» PASSAGE:
---------------

The Telegraph reports that the Loch Ness monster has been the most elusive creature such that since its inception in the sixth century, no one has really spotted the form of the legendary monster except for unreliable and doctored photographs and faked footprints claiming that the beast is real.

However, this past few days have been very different after some people claimed that an Apple map satellite may have captured an image of a shadowy form of the Loch Ness monster, which is believed to be around 100 feet in length.

"We've been looking at it for a long time trying to work out exactly what it is," President of the Official Loch Ness Monster Fan Club, Gary Campbell told Daily Mail. "It looks like a boat wake, but the boat is missing. We've shown it to boat experts and they don't know what it is."

According to the New Zealand Herald, 26-year-old Andrew Dixon was the first one to notice the form of the bizarre floating creature in the Scottish Highlands.

"It was a total fluke that I found it. I was looking at satellite images of my town and then just thought I'd have a look at Loch Ness," Dixon said, adding, "The first thing that came into my head when I saw it was, 'That's the Loch Ness Monster.' It was the shape of it I thought it had to be something more than a shadow."

Dixon, who happens to be a charity worker for the Great North Air Ambulance for Darlington, County Durham then prompted Campbell of the Loch Ness monster sighting.

Now, after six months of reviewing the material, Campbell and his club concluded that the shadow is quite possibly the Loch Ness Monster.

"Whatever this is, it is under the water and heading south, so unless there have been secret submarine trials going on in the loch, the size of the object would make it likely to be Nessie," Campbell said.

---------------

» GIVEN TASK A:
Do these statements agree with the Loch Ness article? (i) Andrew Dixon was 26 years old. (ii) Campbell and his club reviewed the material for a year before reaching their conclusion. (iii) Boat experts identified the shape as a boat wake. Answer yes or no for each, and quote the deciding words.

» ITEMS:
---------------

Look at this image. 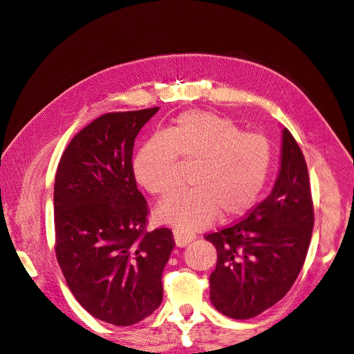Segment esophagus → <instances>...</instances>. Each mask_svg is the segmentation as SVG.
I'll use <instances>...</instances> for the list:
<instances>
[{
	"label": "esophagus",
	"mask_w": 354,
	"mask_h": 354,
	"mask_svg": "<svg viewBox=\"0 0 354 354\" xmlns=\"http://www.w3.org/2000/svg\"><path fill=\"white\" fill-rule=\"evenodd\" d=\"M173 236H174V242L180 248H183V246L189 245L192 241L195 239V234L187 232L186 229H174L173 230Z\"/></svg>",
	"instance_id": "obj_1"
}]
</instances>
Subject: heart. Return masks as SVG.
<instances>
[{"label": "heart", "instance_id": "obj_1", "mask_svg": "<svg viewBox=\"0 0 354 354\" xmlns=\"http://www.w3.org/2000/svg\"><path fill=\"white\" fill-rule=\"evenodd\" d=\"M177 159L194 162L192 189L160 203L156 218L194 230L209 226L220 212L223 218H234L248 211L269 178L273 152L264 136L242 133L227 118L186 112L140 146L133 176L149 194L164 198L174 187Z\"/></svg>", "mask_w": 354, "mask_h": 354}]
</instances>
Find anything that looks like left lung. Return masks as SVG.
I'll list each match as a JSON object with an SVG mask.
<instances>
[{"label": "left lung", "instance_id": "left-lung-1", "mask_svg": "<svg viewBox=\"0 0 354 354\" xmlns=\"http://www.w3.org/2000/svg\"><path fill=\"white\" fill-rule=\"evenodd\" d=\"M313 202L301 149L282 130L281 168L270 195L233 226L207 234L217 250L209 298L220 313L251 319L282 299L304 264Z\"/></svg>", "mask_w": 354, "mask_h": 354}]
</instances>
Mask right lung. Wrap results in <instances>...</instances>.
Listing matches in <instances>:
<instances>
[{"label":"right lung","mask_w":354,"mask_h":354,"mask_svg":"<svg viewBox=\"0 0 354 354\" xmlns=\"http://www.w3.org/2000/svg\"><path fill=\"white\" fill-rule=\"evenodd\" d=\"M159 108L106 113L75 136L55 181L56 255L78 303L116 326L162 303L169 229L146 230L147 205L133 176V147Z\"/></svg>","instance_id":"right-lung-1"}]
</instances>
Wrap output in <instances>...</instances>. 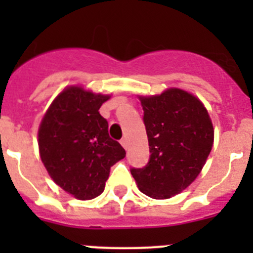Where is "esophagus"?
I'll use <instances>...</instances> for the list:
<instances>
[{
  "label": "esophagus",
  "mask_w": 253,
  "mask_h": 253,
  "mask_svg": "<svg viewBox=\"0 0 253 253\" xmlns=\"http://www.w3.org/2000/svg\"><path fill=\"white\" fill-rule=\"evenodd\" d=\"M120 143H122V146L124 147L125 149H128V139H126V138H123V139L120 140Z\"/></svg>",
  "instance_id": "1"
}]
</instances>
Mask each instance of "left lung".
Listing matches in <instances>:
<instances>
[{
    "instance_id": "left-lung-1",
    "label": "left lung",
    "mask_w": 253,
    "mask_h": 253,
    "mask_svg": "<svg viewBox=\"0 0 253 253\" xmlns=\"http://www.w3.org/2000/svg\"><path fill=\"white\" fill-rule=\"evenodd\" d=\"M140 104L151 156L146 166L130 172L143 194L171 198L202 171L213 147V124L200 100L178 88L140 97Z\"/></svg>"
}]
</instances>
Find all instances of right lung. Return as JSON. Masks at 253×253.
Segmentation results:
<instances>
[{"mask_svg": "<svg viewBox=\"0 0 253 253\" xmlns=\"http://www.w3.org/2000/svg\"><path fill=\"white\" fill-rule=\"evenodd\" d=\"M109 96L69 87L58 95L39 128V151L55 184L80 200L97 198L125 149L109 135L99 109Z\"/></svg>", "mask_w": 253, "mask_h": 253, "instance_id": "right-lung-1", "label": "right lung"}]
</instances>
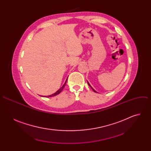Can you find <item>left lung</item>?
Returning <instances> with one entry per match:
<instances>
[{
    "instance_id": "left-lung-1",
    "label": "left lung",
    "mask_w": 151,
    "mask_h": 151,
    "mask_svg": "<svg viewBox=\"0 0 151 151\" xmlns=\"http://www.w3.org/2000/svg\"><path fill=\"white\" fill-rule=\"evenodd\" d=\"M88 82V85H89V86H90V87H91V88H92V90H93V91H94V92H95V93H97V91H95V90H94V89H93V88H92V87H91V85H90V83H89V82Z\"/></svg>"
}]
</instances>
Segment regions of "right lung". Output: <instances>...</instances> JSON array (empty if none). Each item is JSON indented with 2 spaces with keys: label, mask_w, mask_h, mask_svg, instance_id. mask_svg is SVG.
<instances>
[{
  "label": "right lung",
  "mask_w": 151,
  "mask_h": 151,
  "mask_svg": "<svg viewBox=\"0 0 151 151\" xmlns=\"http://www.w3.org/2000/svg\"><path fill=\"white\" fill-rule=\"evenodd\" d=\"M67 81H68V79H66V81L65 83H64V84L62 86V87H61L56 93H54V94H51V95H50V96H45V97H53V96H57V95H58V94H60V93L61 92V91L63 90V89L64 88V86H65V85H66V82H67Z\"/></svg>",
  "instance_id": "obj_1"
}]
</instances>
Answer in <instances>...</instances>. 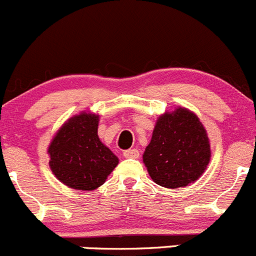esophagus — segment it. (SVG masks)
<instances>
[{
    "mask_svg": "<svg viewBox=\"0 0 256 256\" xmlns=\"http://www.w3.org/2000/svg\"><path fill=\"white\" fill-rule=\"evenodd\" d=\"M123 156L128 158V159H136L139 158V150L136 149H128L123 152Z\"/></svg>",
    "mask_w": 256,
    "mask_h": 256,
    "instance_id": "esophagus-1",
    "label": "esophagus"
}]
</instances>
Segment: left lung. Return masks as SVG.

---------------

» GIVEN TASK B:
How many lines in the records contain the string "right"? Tally them and give only the number.

» FULL ANSWER A:
(i) Yes: "26-year-old Andrew Dixon was the first one to notice the form of the bizarre floating creature in the Scottish Highlands."
(ii) No: "Now, after six months of reviewing the material, Campbell and his club concluded that the shadow is quite possibly the Loch Ness Monster."
(iii) No: "We've shown it to boat experts and they don't know what it is."

» FULL ANSWER B:
6